ただの田舎娘の居場所なんてなかったからだ。
兄を名乗る他人が嫌いだった。
まるで可哀想なものを見てくるような目を向けてくるからだ。
ロサリアは自室のソファに腰掛けたまま、今までの事を思い返していた。
勉強やマナー講義、あとはダンスのレッスンと裁縫に音楽に──とにかくいっぱい。
まだ八歳だった頃の彼女には辛いことばかりだった。
早ければ三歳から始まる貴族令嬢としての教育だが、ロサリアが公爵邸に来たのは八歳だ。他の令嬢たちと違い四年から五年遅れてのスタートだった。
毎日家に帰りたいとベッドの中で毎夜のこと泣いていた。
そんなある日、普段は話しかけてこないジャレッドが向こうから近寄ってきたのだ。
その日は珍しく誰にも怒られなかった日だった。
けれども、明日は、明後日は分からない。
ロサリアは一人でずっとダンスの練習をしていた。
「ねえ、一人でダンスの練習しててもつまらないでしょ。僕が手伝ってあげるよ」
「結構ですわ。ジャレッド様のお手を煩わせる訳にはいきませんもの」
「そう言わないでさ──ほら、僕についてきて」
ロサリアに有無を言わさず、ジャレッドは彼女の手をとってステップを踏み出す。だが、誰かと踊ったのは初めてで、ロサリアは何度もジャレッドの足を踏みつけてしまっていた。
だと言うのに、彼は文句のひとつも言わない。
気にすることなく、蓄音機の音楽が止まるまで踊り続けていた。やっと終わったとロサリアは安堵している。しかし、その反面、怒鳴られるだろうと予見して、彼女は身を竦めていた。
「なかなかやるね、ロジィ」
「へっ……?」
「なに、その鳩が豆鉄砲でも食らったような顔は……もしかして、足を踏んだことを気にしてるの?」
「申し訳ございません。ジャレッド様の靴を汚してしまいました……」
「別に気にしてないよ。ダンスの練習に怪我と汚れは付き物だからね」
「足は……痛くないんですか?」
「痛くないと言えば嘘になるかな」
「ごめんなさい……ごめんなさい……」
俯いてロサリアは泣き出してしまう。
屋敷に来た頃なら、鬱陶しいと思っていただろう。だが、毎日彼女の頑張りを見ていた彼にはそんな感情はもうとっくに消えていた。
「君はよく頑張っているよ。偉いよ、ロジィ」
その言葉にロサリアがどれだけ救われただろうか。
毎日を怒られないように、打たれないようにロサリアは注意を払ってきていた。
怒られることはあっても、褒められることなんか一度もなかった。
公爵邸に来る前もそうだ。
馬の世話をするのは当たり前。
洗濯をするのも料理をするのも全て当然の事としてやってきた。
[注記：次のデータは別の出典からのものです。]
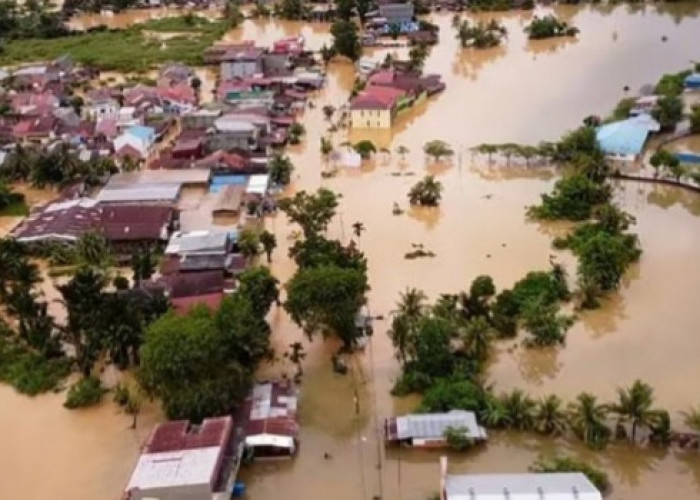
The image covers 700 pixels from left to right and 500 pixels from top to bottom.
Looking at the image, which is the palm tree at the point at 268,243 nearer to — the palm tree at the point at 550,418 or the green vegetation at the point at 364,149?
the green vegetation at the point at 364,149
手があかぎれになってひび割れようとも、竈の煤で顔が真っ黒に汚れようとも、厩舎の掃除で馬の糞にまみれようとも当たり前のことだった。
褒められないのが、当たり前だった。
「ありがとう、ございます、ジャレッド様……」
「大丈夫だよ。僕はロジィが頑張っているところをしっかり見てるから、ね?」
ダンスホールにはしばらくロサリアがべそをかく声と、ジャレッドの慰める声だけに満たされていた。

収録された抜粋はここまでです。